A peaceful elephant road crossing would have stayed so had a man not been trampled by one of the herd. The man would have been alive had he – and scores of others – not shouted, heckled and honked. The ruckus disturbed the giant mammals and one of them lost his – or her – cool leading to the tragedy.
The video embedded here was a WhatsApp forward and there did not seem reason to doubt its authenticity. The message included the location: National Highway 37 near Marangi Tea Estate in Golaghat district of Assam in northeastern India. Watch it – but you are being alerted to disturbing imagery.
Cases of man (induced) – animal conflicts continue to be on the rise, all avoidable. It is bad enough to have cleared forests to feed our desire for a cuppa of tea; what’s worse is we don’t let the remaining animals roam and live peacefully. Humans have believed – and continue to – that they are supreme and all of nature is theirs to own, exploit and consume without any responsibility to do so sustainably.
I shared the above video on social media; what followed was mob justice. Most commentors had no sympathy for the man, saying he deserved it. Some wished more or all of the crowd had been meted out the same treatment. For me, the trauma of the elephants was disturbing but I did not wish death or injury to anyone, even if they had it coming.
What did I read into all this? The reaction on social media showed a barbaric mindset to address the issue at hand. But what these same ‘judges’ do not realize is that they can well be next to suffer. Because we are all guilty of abusing nature, directly or indirectly. If any of these commentors were to meet with a fate similar to the man in the video, should we say you deserved it? How many more wake-up calls do we need about the importance of caring for and restoring the planet’s health, a task where each of us has to be a part of?
P.S. The man who was trampled upon seemed a poor, lesser-educated man. The people who commented were the relatively better-off elites from the cities – as would most of the readers of this article be. How will the latter react if, God forbid, it happens to one of ‘us’?
4 thoughts on “Elephant Justice Killed Man. Mob Justice Followed!”

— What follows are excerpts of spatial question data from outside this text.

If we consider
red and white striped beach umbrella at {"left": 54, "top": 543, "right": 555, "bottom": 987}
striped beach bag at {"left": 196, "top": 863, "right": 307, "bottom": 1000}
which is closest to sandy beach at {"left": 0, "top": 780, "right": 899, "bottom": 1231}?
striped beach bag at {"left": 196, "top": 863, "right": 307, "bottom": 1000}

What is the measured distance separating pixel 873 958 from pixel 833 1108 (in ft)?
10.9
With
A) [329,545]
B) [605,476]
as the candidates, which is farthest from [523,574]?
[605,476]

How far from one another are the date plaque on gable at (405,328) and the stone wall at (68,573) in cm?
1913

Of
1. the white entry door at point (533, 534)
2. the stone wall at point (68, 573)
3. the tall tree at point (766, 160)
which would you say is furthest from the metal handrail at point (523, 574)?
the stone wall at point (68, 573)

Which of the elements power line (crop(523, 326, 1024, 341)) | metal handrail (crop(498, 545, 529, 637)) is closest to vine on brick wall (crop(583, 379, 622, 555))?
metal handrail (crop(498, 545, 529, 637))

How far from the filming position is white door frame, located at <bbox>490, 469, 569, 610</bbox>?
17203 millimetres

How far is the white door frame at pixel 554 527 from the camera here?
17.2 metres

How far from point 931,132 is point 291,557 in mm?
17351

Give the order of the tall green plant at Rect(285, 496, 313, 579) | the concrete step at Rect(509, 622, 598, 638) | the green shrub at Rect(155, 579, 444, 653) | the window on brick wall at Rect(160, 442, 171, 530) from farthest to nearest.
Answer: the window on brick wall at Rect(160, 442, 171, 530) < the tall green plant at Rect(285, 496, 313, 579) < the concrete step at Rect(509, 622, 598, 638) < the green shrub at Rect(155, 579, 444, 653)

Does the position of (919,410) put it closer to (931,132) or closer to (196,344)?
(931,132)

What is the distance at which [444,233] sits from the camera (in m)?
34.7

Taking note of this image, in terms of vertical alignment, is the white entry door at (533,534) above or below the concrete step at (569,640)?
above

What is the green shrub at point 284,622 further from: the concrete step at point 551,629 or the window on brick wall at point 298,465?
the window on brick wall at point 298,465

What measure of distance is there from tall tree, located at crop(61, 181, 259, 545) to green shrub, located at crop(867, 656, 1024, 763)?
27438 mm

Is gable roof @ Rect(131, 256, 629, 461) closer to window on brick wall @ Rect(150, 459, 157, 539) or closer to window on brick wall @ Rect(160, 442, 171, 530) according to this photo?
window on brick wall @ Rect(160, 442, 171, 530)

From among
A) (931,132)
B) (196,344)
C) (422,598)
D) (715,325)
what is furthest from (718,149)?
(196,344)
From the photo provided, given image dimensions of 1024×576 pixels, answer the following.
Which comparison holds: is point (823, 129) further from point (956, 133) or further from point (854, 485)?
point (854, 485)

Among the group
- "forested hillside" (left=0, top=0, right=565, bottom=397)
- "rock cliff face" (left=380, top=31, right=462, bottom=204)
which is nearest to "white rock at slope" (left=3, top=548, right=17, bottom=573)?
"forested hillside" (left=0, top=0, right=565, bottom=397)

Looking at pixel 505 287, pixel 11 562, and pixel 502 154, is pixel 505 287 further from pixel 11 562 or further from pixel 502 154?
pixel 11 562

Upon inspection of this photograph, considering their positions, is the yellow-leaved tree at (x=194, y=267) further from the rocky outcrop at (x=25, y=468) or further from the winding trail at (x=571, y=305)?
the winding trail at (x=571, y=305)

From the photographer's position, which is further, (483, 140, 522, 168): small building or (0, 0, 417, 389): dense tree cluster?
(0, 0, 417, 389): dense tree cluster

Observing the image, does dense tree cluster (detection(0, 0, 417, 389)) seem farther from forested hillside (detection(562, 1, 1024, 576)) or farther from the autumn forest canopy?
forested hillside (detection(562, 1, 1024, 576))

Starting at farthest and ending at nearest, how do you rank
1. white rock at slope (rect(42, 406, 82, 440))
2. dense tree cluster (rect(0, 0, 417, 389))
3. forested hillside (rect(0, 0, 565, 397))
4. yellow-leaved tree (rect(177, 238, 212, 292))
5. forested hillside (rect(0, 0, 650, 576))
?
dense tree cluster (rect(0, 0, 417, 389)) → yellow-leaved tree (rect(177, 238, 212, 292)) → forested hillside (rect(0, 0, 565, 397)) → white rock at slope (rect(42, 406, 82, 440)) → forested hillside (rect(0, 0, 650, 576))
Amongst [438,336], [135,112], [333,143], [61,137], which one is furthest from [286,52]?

High time we should teach our children to be more sensitive towards everyone who is not at par with us. We should stop thinking that we are superiors in any way. This superiority is deep embeded into us. It has to be replaced with compassion and justice to letting everything co exist with us
Replying to the writers question, there are still some educated fools even, in the society, who pumped with the excitement and wilderness of the wildlife, tend to behave recklessly leading to such unfortunate incidents.. There are many example of adventure Strolling in the forest or forbidden areas at forbidden times leading to harm and even death of travellers.. One has a bigger responsibility when you enter their parameter and should respect their space and well being. It’s always about peaceful coexistence with all creatures..
I too wonder, what more will it take for people to realise the value of our Natural world. Forget teaching children instead lets rethink n re-evaluate our own actions or lack of them.
This has nothing to do with poverty nor do these men look like at all like the poorest. Poverty is not an excuse for cruelty. Only the foolish rich imagine that the two are somehow connected; some people even suggested that the rapists and murderers of Nirbhaya were excusable because they were poor. In fact, the poor are often been the most sensitive to animals. It’s hideous that in a country where Ganesha is worshipped these men can think of nothing better to do than hoot and throw things at these magnificent beings. Those who mistreat animals will always mistreat humans too, sooner or later. Notice that they don’t go to the help of the man who is trampled.